May I have the lines from the one containing "family: Bovidae" to the end of the entries, returned exactly and with nothing else?

Segment Start: EXERCISE MATERIALS

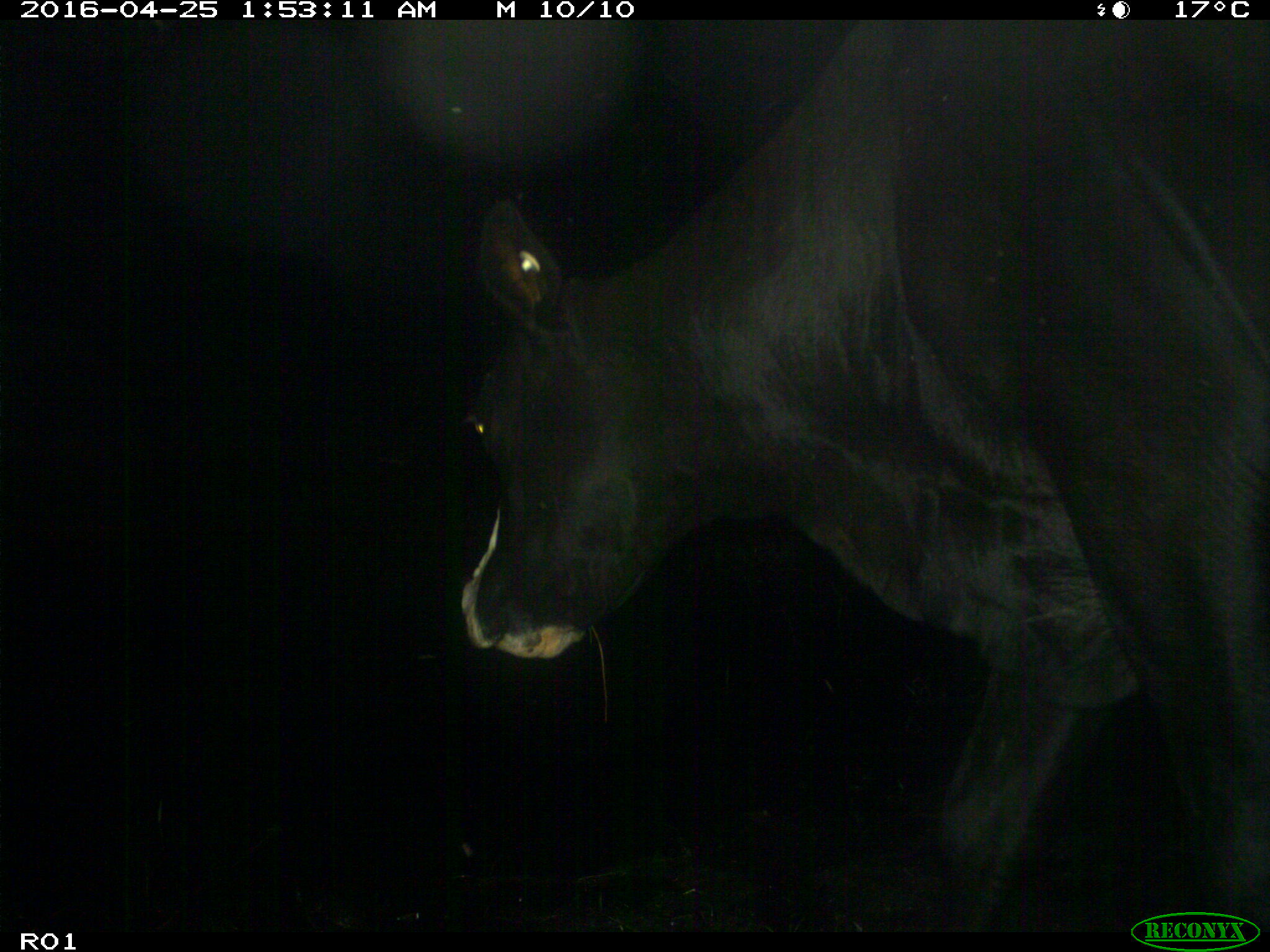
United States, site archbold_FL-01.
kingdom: Animalia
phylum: Chordata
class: Mammalia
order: Artiodactyla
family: Bovidae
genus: Bos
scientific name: Bos taurus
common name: domestic cow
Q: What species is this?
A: Bos taurus (domestic cow).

Segment End: EXERCISE MATERIALS

* REPLY TO THE EXERCISE *
family: Bovidae
genus: Bos
scientific name: Bos taurus
common name: domestic cow
Q: What species is this?
A: Bos taurus (domestic cow).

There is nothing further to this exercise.